Your task: Could you restate all of the records below exactly, with the pictures left out?

Brief descriptive captions:
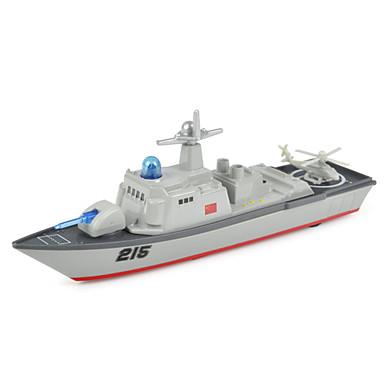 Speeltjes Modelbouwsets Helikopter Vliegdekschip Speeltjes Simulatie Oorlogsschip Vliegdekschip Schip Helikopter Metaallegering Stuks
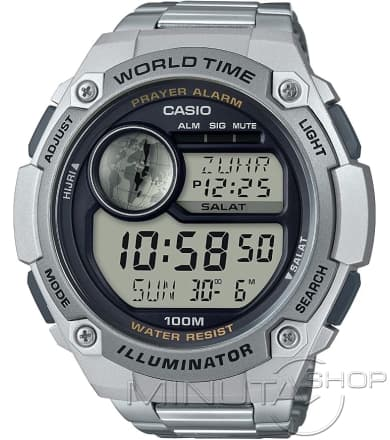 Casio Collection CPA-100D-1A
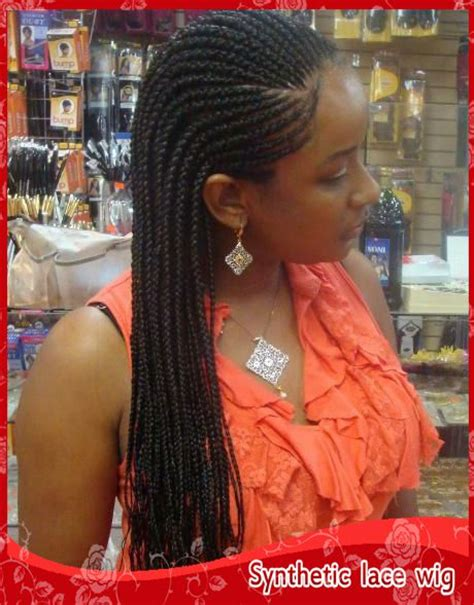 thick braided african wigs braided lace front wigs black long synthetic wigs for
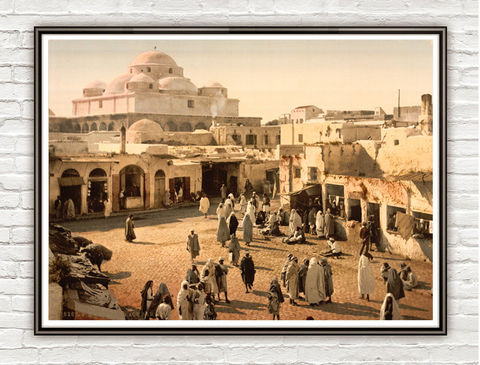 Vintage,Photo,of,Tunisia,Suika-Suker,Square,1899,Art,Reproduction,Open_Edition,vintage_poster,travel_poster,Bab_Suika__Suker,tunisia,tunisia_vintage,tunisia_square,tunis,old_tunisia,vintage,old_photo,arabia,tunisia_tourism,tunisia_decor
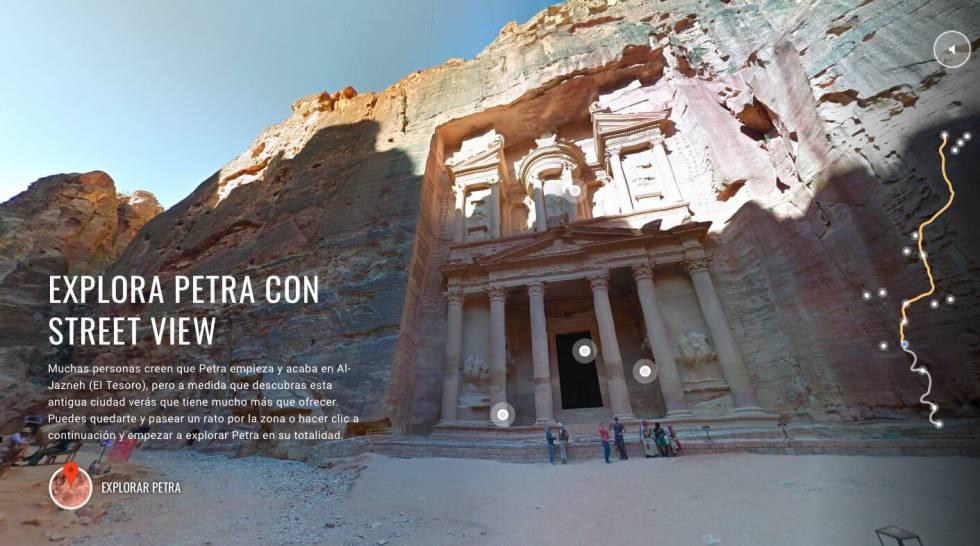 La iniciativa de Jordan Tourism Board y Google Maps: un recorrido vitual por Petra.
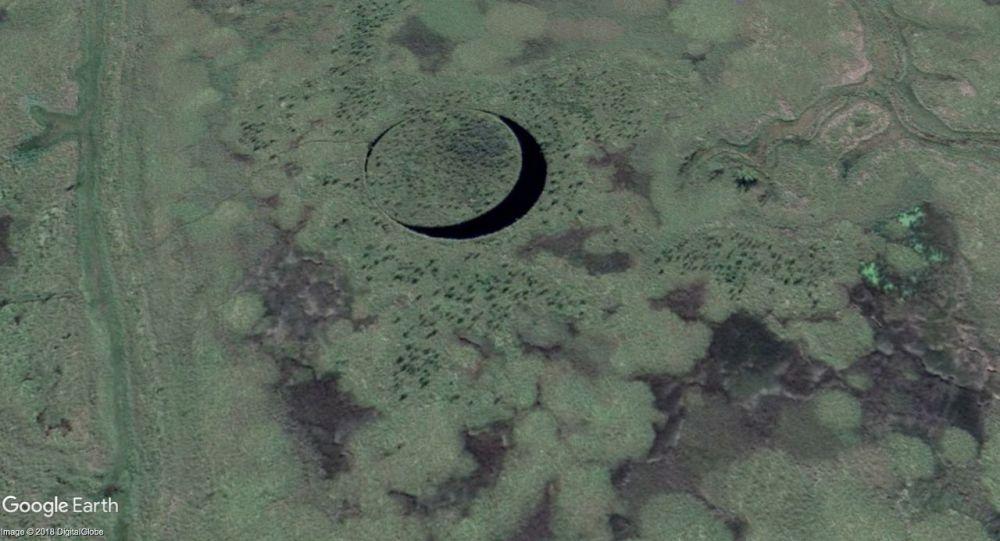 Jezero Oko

Response to this exercise:
 Speeltjes Modelbouwsets Helikopter Vliegdekschip Speeltjes Simulatie Oorlogsschip Vliegdekschip Schip Helikopter Metaallegering Stuks
 Casio Collection CPA-100D-1A
 thick braided african wigs braided lace front wigs black long synthetic wigs for
 Vintage,Photo,of,Tunisia,Suika-Suker,Square,1899,Art,Reproduction,Open_Edition,vintage_poster,travel_poster,Bab_Suika__Suker,tunisia,tunisia_vintage,tunisia_square,tunis,old_tunisia,vintage,old_photo,arabia,tunisia_tourism,tunisia_decor
 La iniciativa de Jordan Tourism Board y Google Maps: un recorrido vitual por Petra.
 Jezero Oko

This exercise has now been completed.